L'âge moyen des locataires tournera autour de 75 ans et le président-fondateur du Groupe Maurice croit possible d'abaisser cet âge d'entrée moyen à 74,5 ans, une tendance qu'il observe dans ses nouvelles résidences de «troisième génération».

«Ce sont des produits plus épicuriens, plus finis, plus modernes, avec une meilleure fenestration, conçus pour attirer une clientèle plus jeune. [...]On essaie d'attirer les aînés de demain et pas ceux d'hier», fait valoir Luc Maurice.

Ancien pilote en chef d'une escadrille au sein des Forces armées canadiennes, aide de camp de la gouverneure générale Jeanne Sauvé et auteur d'une thèse portant sur «l'optimisation du design pour résidences de retraités», Luc Maurice a fondé Le Groupe Maurice en 1998. Il compte actuellement 18 résidences et 6 nouveaux projets au Québec, dont le Vü constitue une première incursion en Estrie.

«J'ai appris à aimer Sherbrooke il y a 20 ans quand j'y suis venu pour faire du vélo et la dernière fois que j'y suis allé, il y avait une compétition de ski nautique sur le lac des Nations, relate-t-il. C'est là que je me suis dit que si je vivais à Sherbrooke, je voudrais être au coeur de cette effervescence, avec beaucoup de services et près de tout.»

Depuis 17 ans dans le créneau des résidences pour personnes âgées, M. Maurice a vu évoluer sa clientèle. «Un élément qui diffère beaucoup du passé, dira-t-il, c'est que les baby-boomers ont moins d'enfants.

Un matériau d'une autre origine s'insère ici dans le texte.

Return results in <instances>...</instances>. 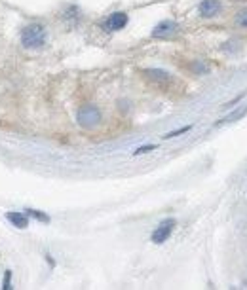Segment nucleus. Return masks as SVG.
I'll return each mask as SVG.
<instances>
[{"instance_id":"4","label":"nucleus","mask_w":247,"mask_h":290,"mask_svg":"<svg viewBox=\"0 0 247 290\" xmlns=\"http://www.w3.org/2000/svg\"><path fill=\"white\" fill-rule=\"evenodd\" d=\"M179 31V25L175 23V21H162V23H158V25L152 29V38H168L171 34H175Z\"/></svg>"},{"instance_id":"3","label":"nucleus","mask_w":247,"mask_h":290,"mask_svg":"<svg viewBox=\"0 0 247 290\" xmlns=\"http://www.w3.org/2000/svg\"><path fill=\"white\" fill-rule=\"evenodd\" d=\"M175 218H168V220H163L156 230L152 231V235H150V241L152 243H156V245H162V243H166L168 239H170V235L173 233V228H175Z\"/></svg>"},{"instance_id":"1","label":"nucleus","mask_w":247,"mask_h":290,"mask_svg":"<svg viewBox=\"0 0 247 290\" xmlns=\"http://www.w3.org/2000/svg\"><path fill=\"white\" fill-rule=\"evenodd\" d=\"M21 44L27 50H38L46 44V29L38 23H31L21 31Z\"/></svg>"},{"instance_id":"12","label":"nucleus","mask_w":247,"mask_h":290,"mask_svg":"<svg viewBox=\"0 0 247 290\" xmlns=\"http://www.w3.org/2000/svg\"><path fill=\"white\" fill-rule=\"evenodd\" d=\"M192 129V125H185V127L177 129V131H171V133H168V135H163V138H175V136L183 135V133H188Z\"/></svg>"},{"instance_id":"10","label":"nucleus","mask_w":247,"mask_h":290,"mask_svg":"<svg viewBox=\"0 0 247 290\" xmlns=\"http://www.w3.org/2000/svg\"><path fill=\"white\" fill-rule=\"evenodd\" d=\"M243 114H247V106L245 108H241V110H236L234 114H230V116H226V118H222L221 121H217V125H222V123H228V121H234L236 118H239V116H243Z\"/></svg>"},{"instance_id":"6","label":"nucleus","mask_w":247,"mask_h":290,"mask_svg":"<svg viewBox=\"0 0 247 290\" xmlns=\"http://www.w3.org/2000/svg\"><path fill=\"white\" fill-rule=\"evenodd\" d=\"M221 0H202L198 12L202 17H215L221 14Z\"/></svg>"},{"instance_id":"15","label":"nucleus","mask_w":247,"mask_h":290,"mask_svg":"<svg viewBox=\"0 0 247 290\" xmlns=\"http://www.w3.org/2000/svg\"><path fill=\"white\" fill-rule=\"evenodd\" d=\"M241 97H243V95H238V97H236V99H234V101H230V102H226V104H224V106H234V104H236V102L239 101V99H241Z\"/></svg>"},{"instance_id":"8","label":"nucleus","mask_w":247,"mask_h":290,"mask_svg":"<svg viewBox=\"0 0 247 290\" xmlns=\"http://www.w3.org/2000/svg\"><path fill=\"white\" fill-rule=\"evenodd\" d=\"M6 218L12 222V226H16L19 230H25L27 226H29V218H27L25 213H8Z\"/></svg>"},{"instance_id":"11","label":"nucleus","mask_w":247,"mask_h":290,"mask_svg":"<svg viewBox=\"0 0 247 290\" xmlns=\"http://www.w3.org/2000/svg\"><path fill=\"white\" fill-rule=\"evenodd\" d=\"M27 214H31V216H34L36 220H42V222H50V216L48 214H44V213H38V211H34V209H27Z\"/></svg>"},{"instance_id":"14","label":"nucleus","mask_w":247,"mask_h":290,"mask_svg":"<svg viewBox=\"0 0 247 290\" xmlns=\"http://www.w3.org/2000/svg\"><path fill=\"white\" fill-rule=\"evenodd\" d=\"M152 150H156V146H154V144L141 146V148H137L135 152H133V156H141V154H148V152H152Z\"/></svg>"},{"instance_id":"13","label":"nucleus","mask_w":247,"mask_h":290,"mask_svg":"<svg viewBox=\"0 0 247 290\" xmlns=\"http://www.w3.org/2000/svg\"><path fill=\"white\" fill-rule=\"evenodd\" d=\"M12 288V271L4 273V279H2V290H10Z\"/></svg>"},{"instance_id":"2","label":"nucleus","mask_w":247,"mask_h":290,"mask_svg":"<svg viewBox=\"0 0 247 290\" xmlns=\"http://www.w3.org/2000/svg\"><path fill=\"white\" fill-rule=\"evenodd\" d=\"M76 119L84 129H94L101 123V110L95 104H84L78 108Z\"/></svg>"},{"instance_id":"5","label":"nucleus","mask_w":247,"mask_h":290,"mask_svg":"<svg viewBox=\"0 0 247 290\" xmlns=\"http://www.w3.org/2000/svg\"><path fill=\"white\" fill-rule=\"evenodd\" d=\"M128 25V14L124 12H114L107 21H105V31H120Z\"/></svg>"},{"instance_id":"7","label":"nucleus","mask_w":247,"mask_h":290,"mask_svg":"<svg viewBox=\"0 0 247 290\" xmlns=\"http://www.w3.org/2000/svg\"><path fill=\"white\" fill-rule=\"evenodd\" d=\"M143 74H145L146 80H150L152 84H158V85L170 84V82H171L170 72H166V70H160V68H148V70H145Z\"/></svg>"},{"instance_id":"9","label":"nucleus","mask_w":247,"mask_h":290,"mask_svg":"<svg viewBox=\"0 0 247 290\" xmlns=\"http://www.w3.org/2000/svg\"><path fill=\"white\" fill-rule=\"evenodd\" d=\"M234 23H236L238 29H245V31H247V8L239 10L238 14H236V17H234Z\"/></svg>"}]
</instances>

Ils sont en bonne forme mais ils ont besoin de socialiser. On a tous besoin d'avoir autour de soi des gens avec qui nous partageons des atomes crochus. Moi j'essaie de faire en sorte que les gens restent connectés et socialisent. Si je peux aider une portion des gens à rester accrochés à la vie, j'aurai fait mon travail.»

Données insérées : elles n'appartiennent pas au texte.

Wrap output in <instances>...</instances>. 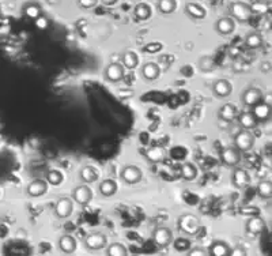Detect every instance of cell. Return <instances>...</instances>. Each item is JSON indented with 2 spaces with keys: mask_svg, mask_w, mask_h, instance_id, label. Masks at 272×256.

Celui qui préside également le conseil d'administration du Regroupement québécois des résidences pour aînés considère que l'industrie répond bien aux demandes des aînés, à preuve le taux d'attraction de 18,6 % au Québec, alors qu'il était à 15,5 % il y a une douzaine d'années. «Et je prétends que dans un autre douze ans, ça va être autour de 20 %, ce qui serait énorme!»

«Le Québec est condamné à bâtir 6000 logements pour aînés année après année pour répondre à la demande, conclut M. Maurice. Ce n'est pas vrai que quelqu'un a la réponse pour tout le monde. Il y a autant d'intérêt et de diversité chez les 75 ans et plus que chez les 45 ans.»